Transcription factors orchestrate the development of extraembryonic tissues. Because placental hypoxia likely plays an important role in both normal and abnormal placentation, we have been investigating the hypoxia-inducible transcription factors (HIFs) in the human placenta. In this report, we focus on the placentas from women with preeclampsia. Because the placenta is a large, heterogeneous organ, we employed a systematic and unbiased approach to placental sampling, and our results are based on the analyses of eight biopsy sites per placenta. We observed no significant differences in HIF-1alpha or -2alpha mRNA expression between normal term and preeclamptic placentas.
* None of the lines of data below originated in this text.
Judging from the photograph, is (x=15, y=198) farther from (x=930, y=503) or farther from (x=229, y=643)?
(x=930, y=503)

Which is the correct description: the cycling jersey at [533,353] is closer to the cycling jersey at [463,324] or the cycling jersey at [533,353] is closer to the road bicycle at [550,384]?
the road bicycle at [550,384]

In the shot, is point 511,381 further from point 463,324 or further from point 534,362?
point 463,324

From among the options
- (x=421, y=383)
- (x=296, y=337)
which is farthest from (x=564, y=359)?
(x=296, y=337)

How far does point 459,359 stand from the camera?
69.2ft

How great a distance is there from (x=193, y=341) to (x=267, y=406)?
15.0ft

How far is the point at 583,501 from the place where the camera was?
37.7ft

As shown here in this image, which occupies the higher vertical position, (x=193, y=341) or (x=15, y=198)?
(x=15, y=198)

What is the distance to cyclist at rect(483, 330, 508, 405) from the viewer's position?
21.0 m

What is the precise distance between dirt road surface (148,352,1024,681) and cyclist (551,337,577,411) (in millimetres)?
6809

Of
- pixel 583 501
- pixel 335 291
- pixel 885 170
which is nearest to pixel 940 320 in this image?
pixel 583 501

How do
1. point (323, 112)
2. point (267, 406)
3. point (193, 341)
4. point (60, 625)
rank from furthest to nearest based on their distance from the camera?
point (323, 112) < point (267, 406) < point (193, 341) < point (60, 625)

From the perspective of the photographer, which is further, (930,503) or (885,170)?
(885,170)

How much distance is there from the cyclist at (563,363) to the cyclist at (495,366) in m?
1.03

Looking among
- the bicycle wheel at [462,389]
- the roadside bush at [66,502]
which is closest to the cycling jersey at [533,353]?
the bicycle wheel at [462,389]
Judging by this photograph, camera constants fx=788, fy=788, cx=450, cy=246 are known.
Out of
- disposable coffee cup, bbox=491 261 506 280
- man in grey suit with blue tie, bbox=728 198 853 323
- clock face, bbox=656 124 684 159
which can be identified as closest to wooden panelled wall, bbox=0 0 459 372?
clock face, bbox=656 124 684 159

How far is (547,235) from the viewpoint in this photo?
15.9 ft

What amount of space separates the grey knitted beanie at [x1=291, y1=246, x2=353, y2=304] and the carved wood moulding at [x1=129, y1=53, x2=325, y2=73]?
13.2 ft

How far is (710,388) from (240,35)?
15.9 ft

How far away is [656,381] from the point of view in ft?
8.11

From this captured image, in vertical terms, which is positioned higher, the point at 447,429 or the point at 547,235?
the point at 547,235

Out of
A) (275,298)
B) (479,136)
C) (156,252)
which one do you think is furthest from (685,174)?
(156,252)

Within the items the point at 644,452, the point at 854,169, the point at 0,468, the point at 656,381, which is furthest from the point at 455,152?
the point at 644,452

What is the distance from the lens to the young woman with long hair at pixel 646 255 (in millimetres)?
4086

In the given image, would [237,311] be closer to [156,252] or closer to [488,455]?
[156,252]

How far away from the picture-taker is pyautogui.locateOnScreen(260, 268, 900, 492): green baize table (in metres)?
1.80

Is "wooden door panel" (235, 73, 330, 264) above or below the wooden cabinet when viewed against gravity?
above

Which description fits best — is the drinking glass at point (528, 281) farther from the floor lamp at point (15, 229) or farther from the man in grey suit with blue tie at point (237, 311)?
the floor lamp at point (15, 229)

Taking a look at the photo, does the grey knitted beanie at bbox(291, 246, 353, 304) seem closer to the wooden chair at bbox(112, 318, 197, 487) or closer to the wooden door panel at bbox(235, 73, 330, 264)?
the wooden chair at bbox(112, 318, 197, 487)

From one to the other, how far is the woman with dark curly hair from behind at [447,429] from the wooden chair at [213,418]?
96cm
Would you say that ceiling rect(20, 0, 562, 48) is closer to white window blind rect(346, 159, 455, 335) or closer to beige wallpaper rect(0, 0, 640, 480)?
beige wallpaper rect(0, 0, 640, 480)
Nor was HIF protein expression significantly different, with the notable exception of HIF-2alpha, which, on average, was increased by 1.7-fold in the preeclamptic placentas (P: < 0.03 vs. normal term placentas). Considering all 48 paired placental biopsy sites (eight sites each for six normal term and six preeclamptic placentas), HIF-2alpha protein levels in the preeclamptic placentas exceeded those in the normal term placentas in 39, or 81%, of the paired sites (P: < 0.0013). The HIF-2alpha immunoreactivity was mainly located in the nuclei of the syncytiotrophoblast and fetoplacental vascular endothelium in the preeclamptic villous placenta. To control for the earlier gestational age of the preeclamptic placentas, an additional group of placentas from preterm deliveries without preeclampsia were also evaluated. The HIF protein expression was comparable in these preterm specimens and the normal term placentas. We conclude that protein expression of HIF-2alpha, but not of HIF-1alpha or -1beta, is selectively increased in the preeclamptic placenta. The molecular mechanism(s) of this abnormality as well as the genes affected downstream are currently under investigation. To our knowledge, this is the first report of abnormal HIF-2alpha expression in human disease other than cancer.